How to complete this task: An exact restatement of the data below, with the pictures removed, is the required answer.
==============================
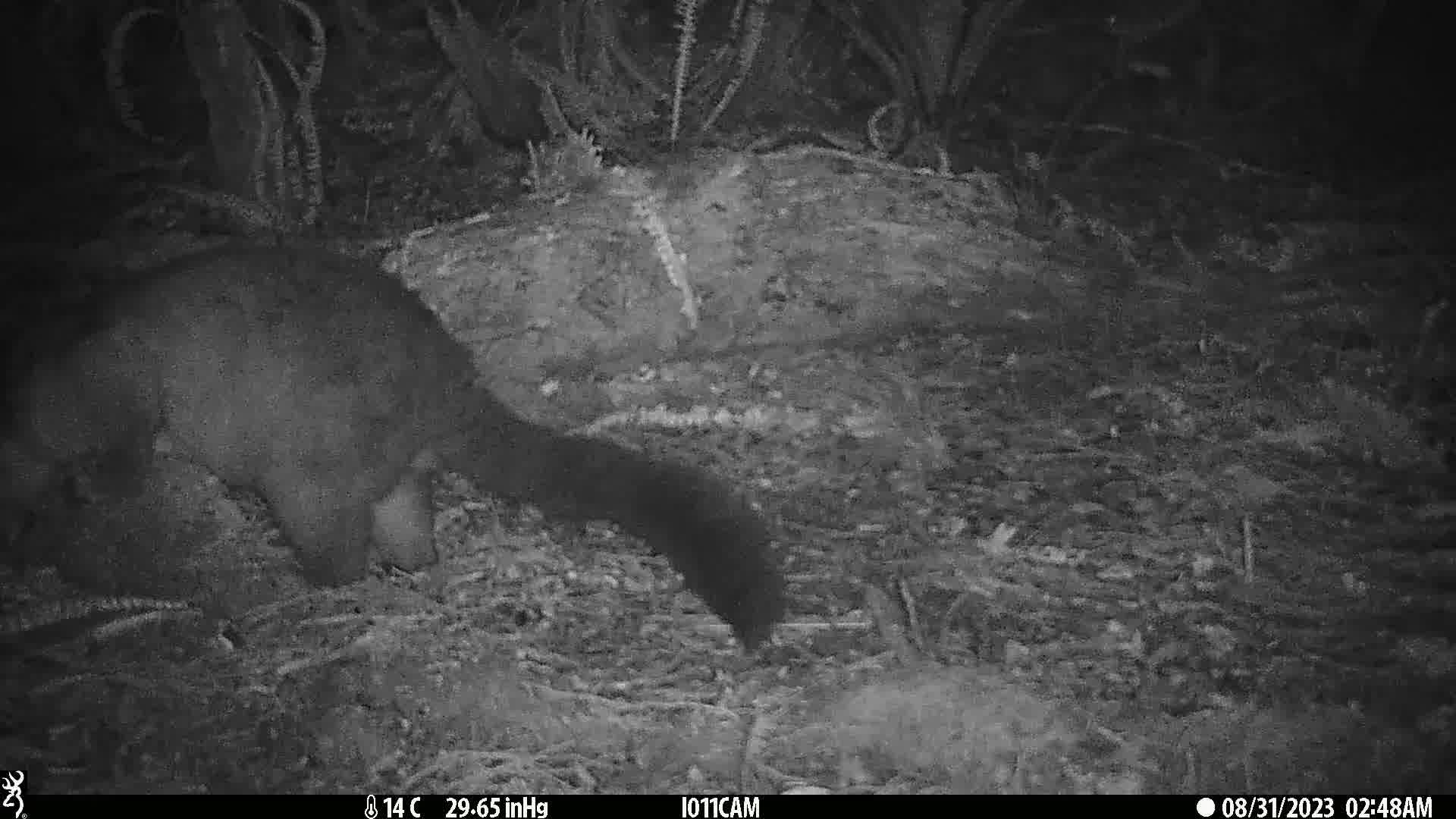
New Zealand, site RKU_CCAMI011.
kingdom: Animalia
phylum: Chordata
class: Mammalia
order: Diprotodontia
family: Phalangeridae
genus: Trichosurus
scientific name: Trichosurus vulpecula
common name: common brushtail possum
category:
==============================
Task response:
New Zealand, site RKU_CCAMI011.
kingdom: Animalia
phylum: Chordata
class: Mammalia
order: Diprotodontia
family: Phalangeridae
genus: Trichosurus
scientific name: Trichosurus vulpecula
common name: common brushtail possum
category:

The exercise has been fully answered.